How about a little more systematic experiment in R? Let’s do the same calculations but for a range of values of sample sizes and then see how the mean and the standard deviations change as we increase the sample size.

n_experiments <- 1000 # we will conduct X experiments each time
n_samples <- c(1:15) # we will start with a sample size of 1 until X
means_of_sample_n <- c()
sds_uncorrected_of_sample_n <- c()

for (this_sample_n in n_samples) {
this_sample_means <- c()
this_sample_sds_uncorrected <- c()
for (i in 1:n_experiments) {
iq_sample <- rnorm(n=this_sample_n, mean=100, sd=15)
this_sample_means[i] <- mean(iq_sample)
this_sample_sds_uncorrected[i] <- sqrt(sum((iq_sample-mean(iq_sample))^2)/(length(iq_sample)))
}
means_of_sample_n[this_sample_n] <- mean(this_sample_means)
sds_uncorrected_of_sample_n[this_sample_n] <- mean(this_sample_sds_uncorrected)
}

Now we’ll use ggplot to make some pretty visualizations:

#install.packages('ggpubr')
library(ggpubr)

results <- data.frame(n=n_samples,
means=means_of_sample_n,
sds=sds_uncorrected_of_sample_n)

g1 <- ggplot(results, aes(x=n, y=means))+
geom_line(color='red') +
geom_point() +
geom_hline(yintercept = 100) +
ylim(c(95, 105)) +
theme_classic()
g2 <- ggplot(results, aes(x=n, y=sds))+
geom_line(color='red') +
geom_point() +
geom_hline(yintercept = 15) +
ylim(c(-1, 17)) +
theme_classic()

ggarrange(g1, g2, ncol = 2, nrow = 1)

Here I will stop for today.

# Exercises

A student is taking an exam with 20 MCQ questions, where each question has 4 choices and the student is randomly answering those questions (so P=0.25). Use R code to answer the following questions:

• Calculate the probability of getting 1 questions correct?

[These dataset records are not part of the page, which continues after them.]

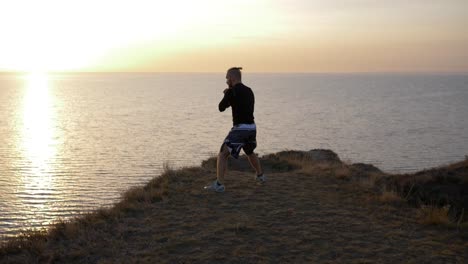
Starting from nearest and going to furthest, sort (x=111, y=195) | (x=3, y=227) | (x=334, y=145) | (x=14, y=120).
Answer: (x=3, y=227) → (x=111, y=195) → (x=334, y=145) → (x=14, y=120)

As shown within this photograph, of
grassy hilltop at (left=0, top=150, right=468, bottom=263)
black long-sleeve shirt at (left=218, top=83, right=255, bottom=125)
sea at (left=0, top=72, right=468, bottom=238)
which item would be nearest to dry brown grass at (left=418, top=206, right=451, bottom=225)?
grassy hilltop at (left=0, top=150, right=468, bottom=263)

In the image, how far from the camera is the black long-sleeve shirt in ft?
25.4

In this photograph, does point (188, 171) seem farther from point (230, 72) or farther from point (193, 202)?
point (230, 72)

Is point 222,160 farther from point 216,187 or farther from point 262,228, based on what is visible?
point 262,228

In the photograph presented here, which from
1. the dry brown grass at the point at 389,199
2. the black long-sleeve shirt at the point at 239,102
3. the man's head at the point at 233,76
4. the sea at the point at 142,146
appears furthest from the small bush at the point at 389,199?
the sea at the point at 142,146

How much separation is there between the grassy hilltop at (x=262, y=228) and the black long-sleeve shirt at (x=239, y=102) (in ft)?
5.12

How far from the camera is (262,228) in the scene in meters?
6.57

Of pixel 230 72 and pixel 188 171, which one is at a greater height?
pixel 230 72

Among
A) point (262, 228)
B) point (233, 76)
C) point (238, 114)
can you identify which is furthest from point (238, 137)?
point (262, 228)

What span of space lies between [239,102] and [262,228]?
239cm

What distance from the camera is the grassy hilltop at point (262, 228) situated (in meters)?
5.69

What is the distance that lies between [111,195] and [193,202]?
1043cm

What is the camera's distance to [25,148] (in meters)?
30.1

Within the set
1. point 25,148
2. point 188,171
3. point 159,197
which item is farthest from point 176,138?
point 159,197
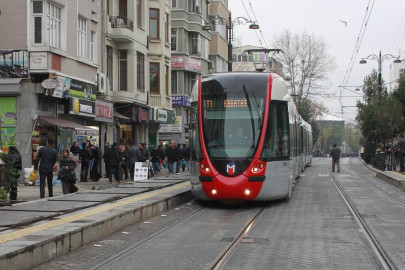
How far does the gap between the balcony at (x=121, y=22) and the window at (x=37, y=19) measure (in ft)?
28.3

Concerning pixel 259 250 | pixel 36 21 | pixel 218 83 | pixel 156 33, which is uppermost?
pixel 156 33

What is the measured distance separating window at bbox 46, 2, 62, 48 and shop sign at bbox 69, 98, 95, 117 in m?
2.37

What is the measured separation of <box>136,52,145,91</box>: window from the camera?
110ft

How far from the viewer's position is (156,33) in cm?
3709

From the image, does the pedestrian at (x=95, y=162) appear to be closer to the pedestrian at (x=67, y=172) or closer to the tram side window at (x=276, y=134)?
the pedestrian at (x=67, y=172)

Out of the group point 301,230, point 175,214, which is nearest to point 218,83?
point 175,214

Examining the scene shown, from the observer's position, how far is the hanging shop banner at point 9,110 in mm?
21766

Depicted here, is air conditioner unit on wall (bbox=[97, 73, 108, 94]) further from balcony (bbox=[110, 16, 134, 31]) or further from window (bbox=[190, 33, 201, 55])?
window (bbox=[190, 33, 201, 55])

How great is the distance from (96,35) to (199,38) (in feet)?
65.1

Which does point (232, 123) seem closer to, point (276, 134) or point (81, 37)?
point (276, 134)

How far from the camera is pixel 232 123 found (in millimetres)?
14320

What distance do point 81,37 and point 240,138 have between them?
45.2 feet

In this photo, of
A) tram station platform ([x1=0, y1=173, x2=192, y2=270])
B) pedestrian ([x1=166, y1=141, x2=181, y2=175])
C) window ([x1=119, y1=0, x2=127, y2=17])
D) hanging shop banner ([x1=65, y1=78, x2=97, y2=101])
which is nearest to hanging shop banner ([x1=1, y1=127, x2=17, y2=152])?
hanging shop banner ([x1=65, y1=78, x2=97, y2=101])

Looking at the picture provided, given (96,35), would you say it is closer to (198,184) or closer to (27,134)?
(27,134)
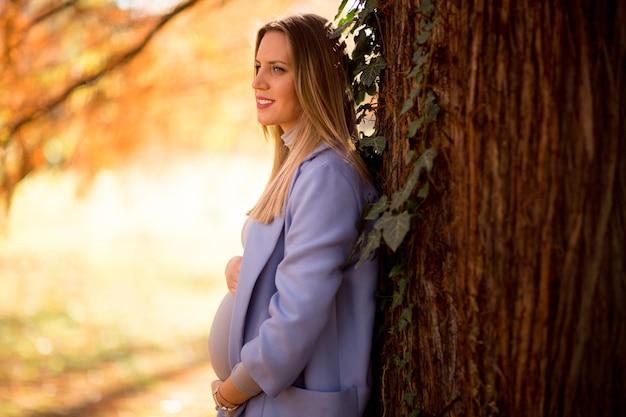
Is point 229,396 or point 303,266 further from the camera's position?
point 229,396

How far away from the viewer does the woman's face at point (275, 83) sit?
7.77 feet

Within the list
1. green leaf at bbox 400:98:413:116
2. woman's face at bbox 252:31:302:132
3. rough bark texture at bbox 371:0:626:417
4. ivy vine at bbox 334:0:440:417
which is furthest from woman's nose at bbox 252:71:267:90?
rough bark texture at bbox 371:0:626:417

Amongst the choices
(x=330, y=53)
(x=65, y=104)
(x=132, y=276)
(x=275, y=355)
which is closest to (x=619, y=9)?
(x=330, y=53)

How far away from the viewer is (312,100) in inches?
92.4

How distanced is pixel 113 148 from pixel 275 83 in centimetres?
345

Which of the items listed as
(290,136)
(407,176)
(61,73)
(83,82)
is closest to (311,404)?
(407,176)

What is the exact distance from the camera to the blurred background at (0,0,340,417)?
5082 millimetres

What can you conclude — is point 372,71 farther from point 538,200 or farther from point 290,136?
point 538,200

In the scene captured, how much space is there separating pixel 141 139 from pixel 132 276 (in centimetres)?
495

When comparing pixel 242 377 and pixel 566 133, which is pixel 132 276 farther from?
pixel 566 133

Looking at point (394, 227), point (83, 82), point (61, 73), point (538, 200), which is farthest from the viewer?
point (61, 73)

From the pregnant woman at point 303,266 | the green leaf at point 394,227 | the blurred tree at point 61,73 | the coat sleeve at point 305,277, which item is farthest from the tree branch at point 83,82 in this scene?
the green leaf at point 394,227

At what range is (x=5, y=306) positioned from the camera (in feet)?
27.7

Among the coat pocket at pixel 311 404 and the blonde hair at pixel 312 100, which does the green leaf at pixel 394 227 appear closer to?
the blonde hair at pixel 312 100
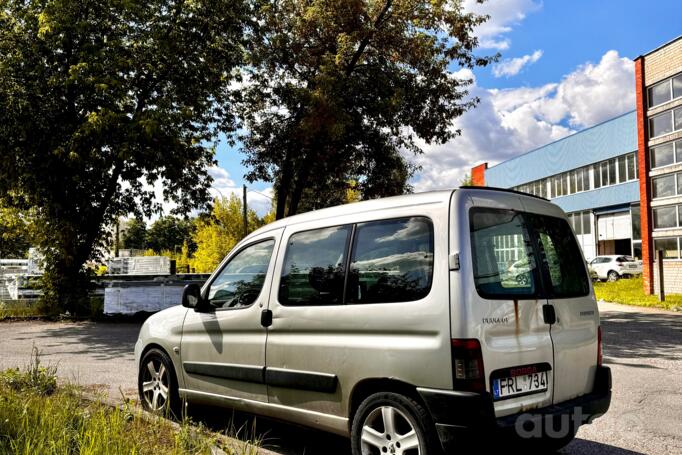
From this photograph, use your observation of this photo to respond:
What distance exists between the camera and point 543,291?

• Calculate the probability of getting AT LEAST 5 questions correct?

• Calculate the probability of getting 15 questions correct?

• Calculate the probability of passing the exam (passing grade is 60%).

• Simulate a class of 100 students taking the same exam (where again each student is making random guesses). What is the average of the class (or the average of correct answers per student)?

• If we increase the class size to 1000 students, what happens to the average? (keep in mind that the true average of the correct answers for any given number of students is simply P * N or 0.25 * 20 = 5 correct answers).

Use simulations to answer the following questions:

• Is the maximum (max) a biased estimate or an unbiased estimate of population maximum?

• Is the median (median) a biased estimate or an unbiased estimate of the population median?

• Is the variance a biased or unbiased estimate of population variance? (DO NOT USE var, rather, use the original formula that divides by N)

You might want to use an R Markdown file to answer those questions.